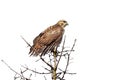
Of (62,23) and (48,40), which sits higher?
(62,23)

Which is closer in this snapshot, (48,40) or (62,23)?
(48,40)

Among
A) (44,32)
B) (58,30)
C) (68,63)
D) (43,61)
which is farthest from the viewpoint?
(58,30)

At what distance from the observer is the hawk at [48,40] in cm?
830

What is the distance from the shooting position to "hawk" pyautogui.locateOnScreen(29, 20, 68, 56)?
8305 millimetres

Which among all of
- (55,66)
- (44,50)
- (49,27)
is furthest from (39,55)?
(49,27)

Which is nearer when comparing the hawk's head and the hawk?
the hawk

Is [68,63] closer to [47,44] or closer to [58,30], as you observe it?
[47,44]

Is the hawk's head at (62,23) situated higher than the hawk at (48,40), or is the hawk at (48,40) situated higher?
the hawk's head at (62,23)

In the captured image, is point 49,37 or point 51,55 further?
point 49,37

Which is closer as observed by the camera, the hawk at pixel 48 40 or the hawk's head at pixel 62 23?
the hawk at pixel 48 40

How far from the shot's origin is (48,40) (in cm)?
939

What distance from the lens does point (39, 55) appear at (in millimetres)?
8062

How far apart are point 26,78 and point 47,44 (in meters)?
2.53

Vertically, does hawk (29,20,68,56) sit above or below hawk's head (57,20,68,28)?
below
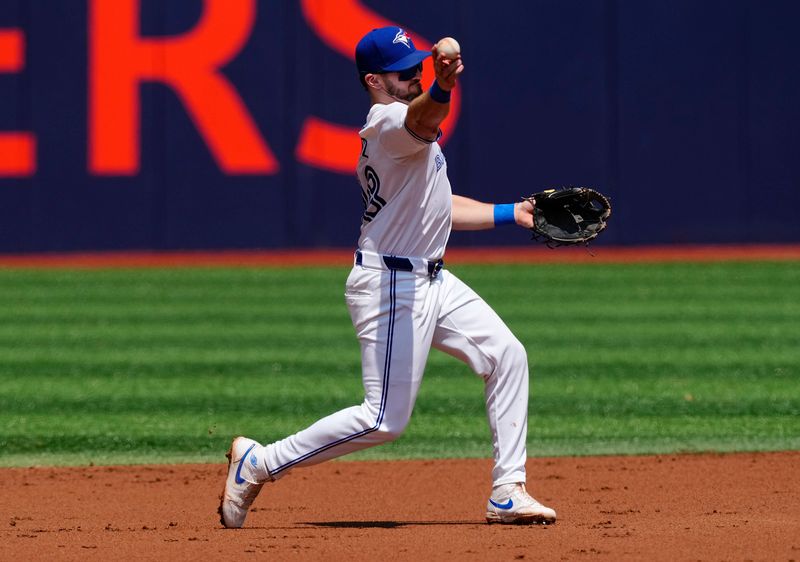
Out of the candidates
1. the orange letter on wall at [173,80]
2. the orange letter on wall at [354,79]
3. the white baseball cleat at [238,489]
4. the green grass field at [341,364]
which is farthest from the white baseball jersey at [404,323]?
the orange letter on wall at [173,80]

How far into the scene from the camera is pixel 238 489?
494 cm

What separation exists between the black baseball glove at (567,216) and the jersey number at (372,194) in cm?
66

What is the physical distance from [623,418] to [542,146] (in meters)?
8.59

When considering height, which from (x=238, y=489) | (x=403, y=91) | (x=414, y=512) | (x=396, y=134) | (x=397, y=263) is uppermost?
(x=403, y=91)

--

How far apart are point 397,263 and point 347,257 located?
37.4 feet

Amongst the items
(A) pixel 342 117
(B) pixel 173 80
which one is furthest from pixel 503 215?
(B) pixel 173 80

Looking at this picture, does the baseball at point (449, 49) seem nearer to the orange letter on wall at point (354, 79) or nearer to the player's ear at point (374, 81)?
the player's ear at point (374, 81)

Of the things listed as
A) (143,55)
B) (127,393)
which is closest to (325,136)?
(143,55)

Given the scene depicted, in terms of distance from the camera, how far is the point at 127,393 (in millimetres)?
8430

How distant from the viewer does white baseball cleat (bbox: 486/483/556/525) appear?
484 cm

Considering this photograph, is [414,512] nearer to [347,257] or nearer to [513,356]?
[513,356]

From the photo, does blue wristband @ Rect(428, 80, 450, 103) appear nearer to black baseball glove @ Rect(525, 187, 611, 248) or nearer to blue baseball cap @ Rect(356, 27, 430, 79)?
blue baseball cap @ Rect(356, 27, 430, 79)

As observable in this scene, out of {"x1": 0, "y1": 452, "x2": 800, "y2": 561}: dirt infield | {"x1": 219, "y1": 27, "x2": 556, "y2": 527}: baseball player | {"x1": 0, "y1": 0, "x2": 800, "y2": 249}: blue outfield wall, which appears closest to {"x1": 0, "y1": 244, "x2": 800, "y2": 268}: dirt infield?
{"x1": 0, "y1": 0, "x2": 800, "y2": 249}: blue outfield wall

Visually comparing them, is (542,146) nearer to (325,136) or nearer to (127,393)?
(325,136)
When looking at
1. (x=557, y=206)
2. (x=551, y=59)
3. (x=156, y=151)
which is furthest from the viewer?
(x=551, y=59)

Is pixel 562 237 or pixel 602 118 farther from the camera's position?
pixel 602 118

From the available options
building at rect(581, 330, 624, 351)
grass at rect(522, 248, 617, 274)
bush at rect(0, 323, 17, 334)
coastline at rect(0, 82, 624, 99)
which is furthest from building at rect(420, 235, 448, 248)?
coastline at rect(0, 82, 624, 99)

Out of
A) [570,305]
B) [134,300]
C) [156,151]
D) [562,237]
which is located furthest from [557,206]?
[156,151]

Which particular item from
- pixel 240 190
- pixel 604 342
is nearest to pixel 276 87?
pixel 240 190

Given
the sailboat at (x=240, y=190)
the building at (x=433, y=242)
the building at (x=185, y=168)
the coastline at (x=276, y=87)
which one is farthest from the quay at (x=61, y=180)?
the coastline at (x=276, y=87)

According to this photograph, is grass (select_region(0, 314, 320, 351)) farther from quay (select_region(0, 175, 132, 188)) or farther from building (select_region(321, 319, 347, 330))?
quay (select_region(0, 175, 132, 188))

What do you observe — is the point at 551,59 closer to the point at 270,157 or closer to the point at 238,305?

**Prompt**
Return every line in the two blocks above that contains the word "higher".

**Exercise solution**
Of (62,23) and (48,40), which sits higher?
Is the hawk's head at (62,23) situated higher than the hawk at (48,40), or is the hawk at (48,40) situated higher?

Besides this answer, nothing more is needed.